From Bugzilla Helper: User-Agent: Mozilla/5.0 (X11; U; Linux i686; en-US; rv:1.5) Gecko/20031015 Firebird/0.7 Description of problem: installed on 2 Dell Poweredge 1750, with 2 Xeon in each, and 2 Go of memory in each: RHEL 3 ES with latest erratas installed, and ClusterSuite installed. Configuration of LVS done with Piranha. pulse has been run on the 2 nodes. All seems okay....5 minutes. After 5 minutes, the master node get a kernel panic, the backup node takes the net traffic automtically, and 5 minutes later, the backup node get a kernel panic too. Version-Release number of selected component (if applicable): ipvsadm-1.21-9 kernel-2.4.21-4.0.1.EL How reproducible: Always Steps to Reproduce: 1.install RHEL 3 on two PE 1750 2.install cluster suite, configure lvs.cf 3. run pulse on each node, and wait Actual Results: kernel panic Expected Results: nothing Additional info: did the installation at the customer site back to RHEL 2.1AS. Running without any problem.

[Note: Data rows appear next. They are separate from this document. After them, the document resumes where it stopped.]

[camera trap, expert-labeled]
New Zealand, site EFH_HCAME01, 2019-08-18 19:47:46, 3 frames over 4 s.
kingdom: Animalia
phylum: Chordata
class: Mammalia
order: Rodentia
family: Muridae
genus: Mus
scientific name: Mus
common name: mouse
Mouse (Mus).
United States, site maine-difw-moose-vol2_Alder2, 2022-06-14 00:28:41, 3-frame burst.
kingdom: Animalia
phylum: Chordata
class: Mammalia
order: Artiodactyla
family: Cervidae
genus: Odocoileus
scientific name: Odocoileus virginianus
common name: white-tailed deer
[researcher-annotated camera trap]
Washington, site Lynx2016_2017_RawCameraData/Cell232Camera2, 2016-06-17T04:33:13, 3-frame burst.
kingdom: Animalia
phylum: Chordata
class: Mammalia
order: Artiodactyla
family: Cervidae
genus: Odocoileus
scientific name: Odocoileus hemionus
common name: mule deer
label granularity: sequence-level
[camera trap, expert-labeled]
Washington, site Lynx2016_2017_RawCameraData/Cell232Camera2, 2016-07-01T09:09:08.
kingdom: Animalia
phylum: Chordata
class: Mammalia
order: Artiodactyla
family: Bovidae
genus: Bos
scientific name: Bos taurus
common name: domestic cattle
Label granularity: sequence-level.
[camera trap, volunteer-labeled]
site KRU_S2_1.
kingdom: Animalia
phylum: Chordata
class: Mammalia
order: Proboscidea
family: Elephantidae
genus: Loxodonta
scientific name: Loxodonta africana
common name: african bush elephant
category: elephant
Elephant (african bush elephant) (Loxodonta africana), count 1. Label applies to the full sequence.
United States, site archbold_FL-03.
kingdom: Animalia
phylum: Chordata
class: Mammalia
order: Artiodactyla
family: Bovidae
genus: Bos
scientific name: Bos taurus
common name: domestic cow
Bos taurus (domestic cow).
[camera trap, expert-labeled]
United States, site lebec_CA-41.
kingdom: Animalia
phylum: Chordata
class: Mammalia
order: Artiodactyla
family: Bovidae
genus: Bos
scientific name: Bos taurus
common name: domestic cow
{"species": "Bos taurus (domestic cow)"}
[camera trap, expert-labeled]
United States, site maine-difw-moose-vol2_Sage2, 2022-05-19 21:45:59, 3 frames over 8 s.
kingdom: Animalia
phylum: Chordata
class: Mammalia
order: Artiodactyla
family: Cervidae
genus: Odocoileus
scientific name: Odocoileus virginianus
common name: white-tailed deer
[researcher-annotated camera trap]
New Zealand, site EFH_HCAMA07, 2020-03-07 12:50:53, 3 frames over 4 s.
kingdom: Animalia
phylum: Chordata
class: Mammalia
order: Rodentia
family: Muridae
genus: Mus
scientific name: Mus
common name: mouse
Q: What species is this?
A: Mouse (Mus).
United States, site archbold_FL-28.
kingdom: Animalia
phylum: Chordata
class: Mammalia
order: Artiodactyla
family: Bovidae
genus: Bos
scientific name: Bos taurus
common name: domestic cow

This is not a problem with ipvsadm, but with the ip_vs patch in the kernel. ip_vs is simply broken with the RHEL 3 smp kernel. The kernel gets stuck when ip_vs tries to expire a connection (this is why it takes a few minutes). WORKAROUND: use the up kernel. Here is a quick reproducer requiring only two machines, one ipvs router and one client: Set up Machine A as an ipvs router: % IP=192.168.xx.xx #the ip address of Machine A % RS=192.168.xx.xx #some other address (doesn't need to reach anything) % ipvsadm -A -t $IP:80 -s rr % ipvsadm -a -t $IP:80 -r $RS:80 -g -w 1 % ipvsadm --set 30 30 30 #optional - shortens the timeout Use Machine B to send a single request to the router % IP=192.168.xx.xx #the ip address of Machine A % echo 'GET /' | nc -nvw 3 $IP 80
This bug was fixed in kernel-2.4.21-4.9.EL, and will appear in update 1. Essentially, del_timer_sync was called from the timer expiry routine, causing it to block on itself. The call was changed to: if (timer_pending()) del_timer()
A client of us has reported this issue. The problem is also in RHEL 2.1 smp kernel. WORKAROUND: use the up kernel too. If you require more information please do contact me.
What kernel version?
Jeffrey, You can ignore comment #5, I have got the OS version wrong. Many apologies.
This is fixed in by the kernel errata in RHEL3 Update 1